以前この記事でちょっと書いてるのでそちらをご参照。というかこれ実はそんなに前提知識もなく、あれ以上あんまり書けることありません。

先行シングル「Manos Al Aire」は北米出身者としては初めてBillboardのラテンチャートで1位を取るなど一定の成功を収めはしたようですが、それでも全米アルバムチャート39位という結果からして非スペイン語リスナーには全然届かなかったのね、というのはちょっと残念ではあります。このアルバムが出て早々、今度はポルトガル語作品に取り組んでいるという話も伝わってきてましたが、どうやらTimbalandと再度組んだ英語アルバムが先になるようで5月のリリースだと本人も名言(早っ!)。なんだか最近Timbo自身が斜陽気味なので若干心配ではありますが、今年はまたメインストリームで活躍する彼女が見られることを期待してます。


[Groove Cruise Top20 Entries]

#2 Manos Al Aire
#4 Mi Plan (con Alex Cuba)
#11 Bajo Otra Luz (con Julieta Venegas y La Mala Rodriguez)



Fleet Foxes LP
#4 Fleet Foxes "Fleet Foxes" (Sub Pop)


日本盤が出たのが2009年なので入れてしまうけど、これが2008年のアルバムとして扱われるべきなのはもちろん分かってるので自重して4位。2008年のうちに知ってたらこれが1位だったかも。日本盤発売時にも散々書き倒されてた通り、2008年英米の音楽メディアを総ナメにしたSUB POP発のフリーフォーク(?)バンド。実は一番聴いたのって『Fleet Foxes』の方じゃなくてその前に出てたEP『Sun Giant』(日本盤ではアルバムに丸ごと収録)に入ってる「Mykonos」なんだけど。実際このバンドにたどり着いたのも、各誌年間1位という結果を受けて1st+EPの体裁でUK盤が再リリースされた際にUKチャート下位にこの曲がひっそり入ってきたのがきっかけだったし(53位。これは一応今年のヒットなんだからmeantimeのNon-Top40部門には容赦なく入れましたよ俺は)。肝心の内容の方は、そもそも自分はこういうのってこれまで全然趣味じゃなかったので何をどう書いたらいいのかさっぱり分からない。ただひたすら幻想的で美しいメロディにはまりました、とかしか言えない。歌詞をきちっと読みながら「White Winter Hymnal」のド輪唱聴くと、ああfolkってそういや「民俗音楽」って意味だったんだっけ、とか今更のように思い出します。

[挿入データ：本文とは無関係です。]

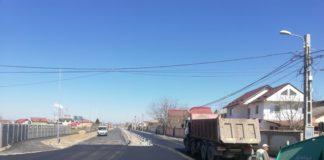 Strada Carpenului va putea fi circulată după Paște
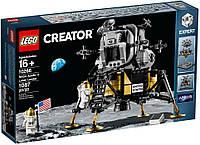 Lego Creator Expert Лунный модуль корабля «Апполон 11» НАСА 10266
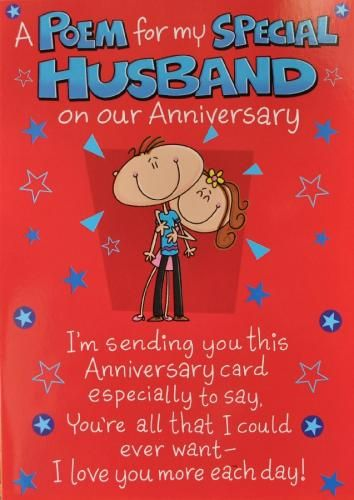 Anniversary Cards For Husband | Husband Anniversary Card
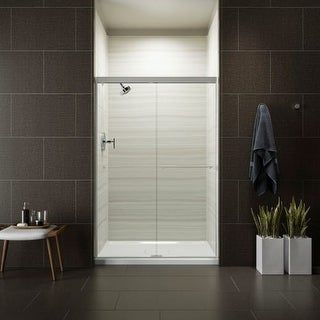 "Kohler K-707106-L Revel Frameless Sliding 76"" x 47-5/8"" Shower Door with Clear Glass"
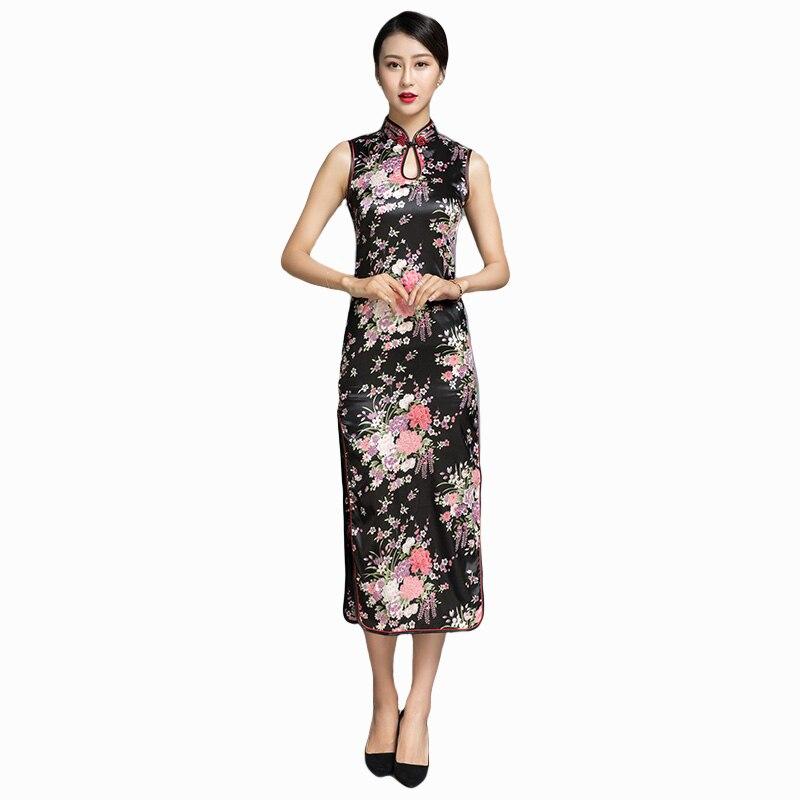 54e234c8dde Элегантный женский китайский классическое Ципао традиционные Вечеринка  платье ...
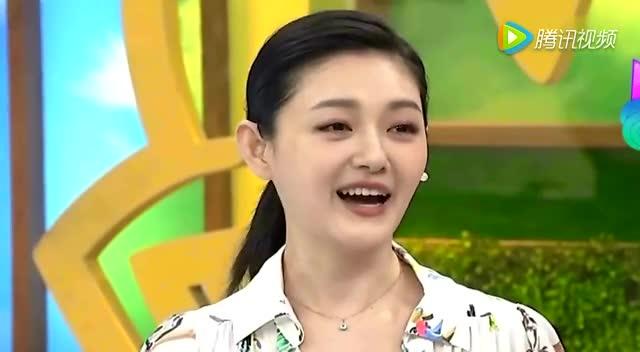 万万没想到 海清姚晨刘亦菲竟是如此有料图片
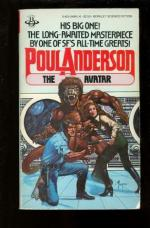 The Avatar by Poul Anderson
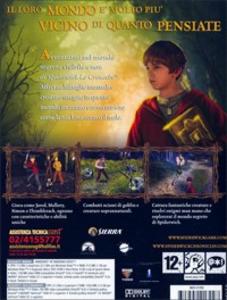 Videogioco Spiderwick Chronicles Personal Computer 1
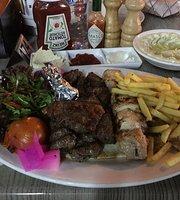 Ayoush Cafe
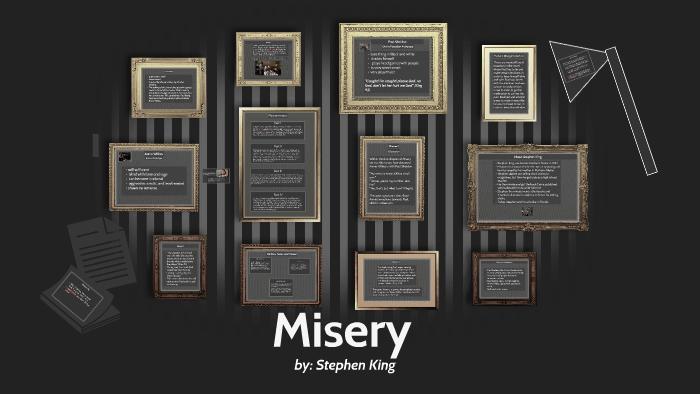 misery novel summary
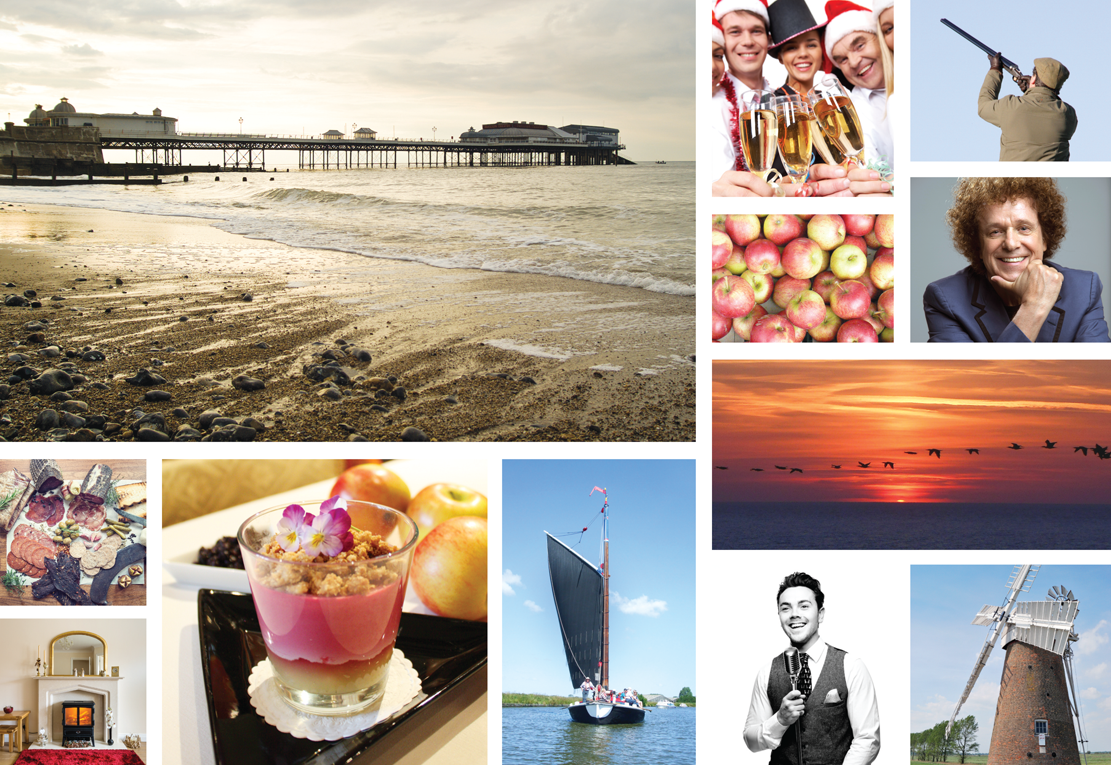Suffolk Norfolk Life Magazine October 2015 Cromer Pier, Norfolk Norfolk, Christmas Parties, Shooting, Apples, Wherry
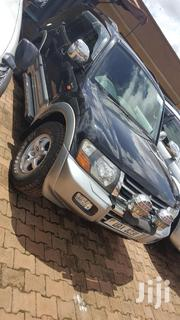Mitsubishi Pajero 1998 Junior Black | Cars for sale in Central Region, Kampala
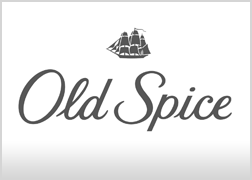 oldspice.png
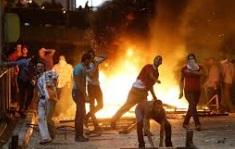 Власти Египта подтверждают гибель 80 человек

ところでこれ、上記の再リリースの後でUKでは3位まで上がってたけどUSではどんくらい売れたんだろう?と思って調べたら36位。やっぱUSではインディーな人たちはいくらプレス受けが良くたってこんなもんだよねー、と思ってたらVampire Weekendがいきなり1位取ってびっくり。


[GC Top20 Entries]

#1 Mykonos
#5 He Doesn't Know Why
#14 Your Protector
#12 White Winter Hymnal



Blueprint 3
#3 Jay-Z "The Blueprint 3" (Roc Nation/Atlantic)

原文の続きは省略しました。